"""

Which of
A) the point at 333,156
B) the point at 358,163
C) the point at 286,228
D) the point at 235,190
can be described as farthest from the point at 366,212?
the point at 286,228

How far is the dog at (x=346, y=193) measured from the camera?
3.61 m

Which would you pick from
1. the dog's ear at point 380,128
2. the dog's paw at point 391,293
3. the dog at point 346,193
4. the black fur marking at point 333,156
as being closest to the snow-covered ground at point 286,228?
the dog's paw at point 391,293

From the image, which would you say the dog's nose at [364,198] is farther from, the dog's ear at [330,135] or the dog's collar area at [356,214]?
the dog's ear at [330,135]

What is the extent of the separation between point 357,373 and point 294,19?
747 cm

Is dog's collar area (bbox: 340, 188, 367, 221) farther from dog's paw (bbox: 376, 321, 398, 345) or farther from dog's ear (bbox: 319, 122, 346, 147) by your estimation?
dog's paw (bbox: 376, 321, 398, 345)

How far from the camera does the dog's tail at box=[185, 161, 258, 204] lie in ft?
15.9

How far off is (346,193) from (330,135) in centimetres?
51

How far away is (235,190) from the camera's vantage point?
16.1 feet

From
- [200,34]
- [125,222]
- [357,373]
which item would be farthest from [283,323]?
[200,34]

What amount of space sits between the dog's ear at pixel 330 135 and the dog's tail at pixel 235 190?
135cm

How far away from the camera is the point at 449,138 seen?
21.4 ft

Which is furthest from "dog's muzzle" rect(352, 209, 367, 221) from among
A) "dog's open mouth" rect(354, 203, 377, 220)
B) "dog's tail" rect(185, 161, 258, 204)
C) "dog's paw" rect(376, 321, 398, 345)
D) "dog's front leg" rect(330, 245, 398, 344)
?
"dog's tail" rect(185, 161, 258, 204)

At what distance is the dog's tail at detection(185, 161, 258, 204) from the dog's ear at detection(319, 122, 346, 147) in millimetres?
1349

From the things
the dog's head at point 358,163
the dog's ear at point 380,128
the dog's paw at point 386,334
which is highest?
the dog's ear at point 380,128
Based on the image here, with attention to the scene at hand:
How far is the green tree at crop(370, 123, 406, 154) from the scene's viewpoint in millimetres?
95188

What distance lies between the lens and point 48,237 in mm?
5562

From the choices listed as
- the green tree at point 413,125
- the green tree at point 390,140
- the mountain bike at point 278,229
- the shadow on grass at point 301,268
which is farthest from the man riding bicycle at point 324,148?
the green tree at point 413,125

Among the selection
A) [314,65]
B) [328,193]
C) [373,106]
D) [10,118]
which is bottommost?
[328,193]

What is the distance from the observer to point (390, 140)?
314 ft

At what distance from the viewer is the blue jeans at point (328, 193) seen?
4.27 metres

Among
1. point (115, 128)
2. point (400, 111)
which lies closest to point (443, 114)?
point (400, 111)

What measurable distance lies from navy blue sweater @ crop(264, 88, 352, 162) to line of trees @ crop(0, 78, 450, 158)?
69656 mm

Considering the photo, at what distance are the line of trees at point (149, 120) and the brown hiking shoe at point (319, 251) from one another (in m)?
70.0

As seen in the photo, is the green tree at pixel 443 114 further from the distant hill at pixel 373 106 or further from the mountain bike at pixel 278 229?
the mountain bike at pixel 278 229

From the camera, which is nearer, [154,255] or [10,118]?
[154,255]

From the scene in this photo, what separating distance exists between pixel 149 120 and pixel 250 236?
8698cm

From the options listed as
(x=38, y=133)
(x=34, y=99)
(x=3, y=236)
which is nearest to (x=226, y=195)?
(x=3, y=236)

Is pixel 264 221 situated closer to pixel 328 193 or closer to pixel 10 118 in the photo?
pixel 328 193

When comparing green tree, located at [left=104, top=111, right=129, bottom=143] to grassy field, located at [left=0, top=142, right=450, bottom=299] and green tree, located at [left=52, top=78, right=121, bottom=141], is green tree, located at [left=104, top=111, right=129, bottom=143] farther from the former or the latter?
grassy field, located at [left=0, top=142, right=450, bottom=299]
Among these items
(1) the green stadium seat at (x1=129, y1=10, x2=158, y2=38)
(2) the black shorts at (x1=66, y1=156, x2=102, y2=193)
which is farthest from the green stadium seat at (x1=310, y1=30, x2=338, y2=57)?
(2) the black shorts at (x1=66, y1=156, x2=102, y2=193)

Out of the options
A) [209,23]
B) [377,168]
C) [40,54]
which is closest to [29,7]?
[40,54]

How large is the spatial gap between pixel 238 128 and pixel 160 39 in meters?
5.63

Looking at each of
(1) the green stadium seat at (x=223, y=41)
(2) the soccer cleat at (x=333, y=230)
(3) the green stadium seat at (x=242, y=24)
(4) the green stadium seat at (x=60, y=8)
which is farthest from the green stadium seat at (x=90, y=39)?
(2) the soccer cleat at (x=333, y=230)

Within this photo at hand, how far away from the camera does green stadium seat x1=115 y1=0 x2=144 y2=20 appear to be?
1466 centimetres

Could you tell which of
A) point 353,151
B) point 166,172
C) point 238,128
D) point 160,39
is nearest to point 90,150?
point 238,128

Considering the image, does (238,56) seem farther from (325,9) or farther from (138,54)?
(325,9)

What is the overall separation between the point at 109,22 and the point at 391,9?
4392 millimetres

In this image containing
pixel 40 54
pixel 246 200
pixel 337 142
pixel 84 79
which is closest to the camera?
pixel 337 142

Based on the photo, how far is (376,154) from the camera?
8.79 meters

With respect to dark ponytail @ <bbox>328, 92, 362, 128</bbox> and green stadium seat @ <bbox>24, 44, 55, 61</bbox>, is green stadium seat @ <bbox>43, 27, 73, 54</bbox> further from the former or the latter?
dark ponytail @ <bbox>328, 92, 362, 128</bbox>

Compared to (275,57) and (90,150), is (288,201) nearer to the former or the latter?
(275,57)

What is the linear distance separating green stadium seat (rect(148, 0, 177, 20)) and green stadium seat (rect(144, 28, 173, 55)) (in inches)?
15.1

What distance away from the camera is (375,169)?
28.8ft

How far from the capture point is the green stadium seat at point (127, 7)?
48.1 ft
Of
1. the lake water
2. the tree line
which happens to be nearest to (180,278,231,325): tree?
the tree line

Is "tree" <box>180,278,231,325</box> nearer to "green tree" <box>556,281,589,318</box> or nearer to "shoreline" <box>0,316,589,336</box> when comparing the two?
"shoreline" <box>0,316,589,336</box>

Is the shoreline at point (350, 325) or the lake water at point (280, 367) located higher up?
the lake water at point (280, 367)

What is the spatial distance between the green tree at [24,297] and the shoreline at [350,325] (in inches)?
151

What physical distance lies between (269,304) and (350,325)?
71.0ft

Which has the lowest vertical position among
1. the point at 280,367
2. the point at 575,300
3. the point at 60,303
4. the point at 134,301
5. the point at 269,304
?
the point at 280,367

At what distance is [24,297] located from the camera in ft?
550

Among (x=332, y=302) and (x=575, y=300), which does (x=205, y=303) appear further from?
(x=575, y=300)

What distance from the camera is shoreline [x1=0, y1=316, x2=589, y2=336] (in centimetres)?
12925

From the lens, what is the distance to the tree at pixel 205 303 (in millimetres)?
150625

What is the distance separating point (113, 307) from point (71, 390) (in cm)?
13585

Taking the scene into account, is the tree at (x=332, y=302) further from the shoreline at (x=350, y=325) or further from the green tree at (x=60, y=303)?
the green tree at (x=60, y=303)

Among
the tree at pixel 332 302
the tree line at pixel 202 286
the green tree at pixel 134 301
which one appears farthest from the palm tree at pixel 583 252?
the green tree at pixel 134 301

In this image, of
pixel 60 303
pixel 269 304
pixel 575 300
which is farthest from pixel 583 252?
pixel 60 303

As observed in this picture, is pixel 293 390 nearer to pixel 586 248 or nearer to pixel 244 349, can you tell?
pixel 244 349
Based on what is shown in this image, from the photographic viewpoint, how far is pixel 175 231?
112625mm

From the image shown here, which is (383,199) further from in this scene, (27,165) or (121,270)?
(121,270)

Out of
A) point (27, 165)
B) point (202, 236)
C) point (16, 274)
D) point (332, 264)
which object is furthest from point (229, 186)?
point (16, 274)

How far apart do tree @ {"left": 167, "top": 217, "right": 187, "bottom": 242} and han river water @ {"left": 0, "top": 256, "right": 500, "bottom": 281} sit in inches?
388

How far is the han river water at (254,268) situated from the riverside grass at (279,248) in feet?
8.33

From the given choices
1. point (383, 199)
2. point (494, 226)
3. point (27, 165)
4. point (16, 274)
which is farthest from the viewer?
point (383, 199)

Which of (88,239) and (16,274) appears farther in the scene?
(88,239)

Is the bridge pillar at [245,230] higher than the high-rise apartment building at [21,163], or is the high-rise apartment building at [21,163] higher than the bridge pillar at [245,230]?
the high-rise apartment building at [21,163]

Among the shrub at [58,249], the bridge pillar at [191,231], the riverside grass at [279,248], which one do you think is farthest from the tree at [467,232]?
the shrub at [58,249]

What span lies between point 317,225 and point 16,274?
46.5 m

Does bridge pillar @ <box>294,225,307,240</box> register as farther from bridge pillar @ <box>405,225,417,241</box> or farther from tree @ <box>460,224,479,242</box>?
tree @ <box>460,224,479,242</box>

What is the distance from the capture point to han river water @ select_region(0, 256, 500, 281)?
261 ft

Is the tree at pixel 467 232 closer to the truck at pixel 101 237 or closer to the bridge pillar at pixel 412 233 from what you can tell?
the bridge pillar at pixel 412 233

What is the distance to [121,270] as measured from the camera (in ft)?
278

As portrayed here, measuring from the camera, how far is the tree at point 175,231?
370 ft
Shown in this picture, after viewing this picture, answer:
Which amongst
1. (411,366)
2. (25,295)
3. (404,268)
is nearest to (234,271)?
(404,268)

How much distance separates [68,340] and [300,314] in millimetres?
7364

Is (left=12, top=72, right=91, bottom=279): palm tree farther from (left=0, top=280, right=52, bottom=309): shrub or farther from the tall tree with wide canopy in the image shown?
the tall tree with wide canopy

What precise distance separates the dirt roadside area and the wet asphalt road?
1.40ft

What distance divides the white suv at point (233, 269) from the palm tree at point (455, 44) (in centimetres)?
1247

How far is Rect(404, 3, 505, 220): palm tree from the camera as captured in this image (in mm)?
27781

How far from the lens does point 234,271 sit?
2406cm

"""

**Direction:** Repeat exactly, and only, the lines from the line with "Which of (88,239)" through the end of the listing above, both ends included.

**Full answer:**
Which of (88,239) and (16,274) appears farther in the scene?
(88,239)

Is the bridge pillar at [245,230] higher than the high-rise apartment building at [21,163], or is the high-rise apartment building at [21,163] higher than the bridge pillar at [245,230]?
the high-rise apartment building at [21,163]

Among the shrub at [58,249], the bridge pillar at [191,231], the riverside grass at [279,248], which one do you think is farthest from the tree at [467,232]?
the shrub at [58,249]

What span lies between point 317,225 and point 16,274?
46.5 m

Does bridge pillar @ <box>294,225,307,240</box> register as farther from bridge pillar @ <box>405,225,417,241</box> or farther from tree @ <box>460,224,479,242</box>?
tree @ <box>460,224,479,242</box>

What is the distance from the capture point to han river water @ select_region(0, 256, 500, 281)?
261 ft

Is the tree at pixel 467 232 closer to the truck at pixel 101 237 or closer to the bridge pillar at pixel 412 233 from what you can tell?
the bridge pillar at pixel 412 233

What is the distance to [121,270] as measured from the camera (in ft)?
278

As portrayed here, measuring from the camera, how far is the tree at point 175,231?
370 ft
Shown in this picture, after viewing this picture, answer:
Which amongst
1. (411,366)
2. (25,295)
3. (404,268)
is nearest to (234,271)?
(404,268)

How much distance separates [68,340] and [300,314] in millimetres?
7364

Is (left=12, top=72, right=91, bottom=279): palm tree farther from (left=0, top=280, right=52, bottom=309): shrub or farther from the tall tree with wide canopy in the image shown?
the tall tree with wide canopy

What precise distance separates the dirt roadside area and the wet asphalt road?
1.40ft

What distance divides the white suv at point (233, 269) from the palm tree at point (455, 44) (in centimetres)?
1247

How far is Rect(404, 3, 505, 220): palm tree from the camera as captured in this image (in mm)?
27781

How far from the lens does point 234,271 sit?
2406cm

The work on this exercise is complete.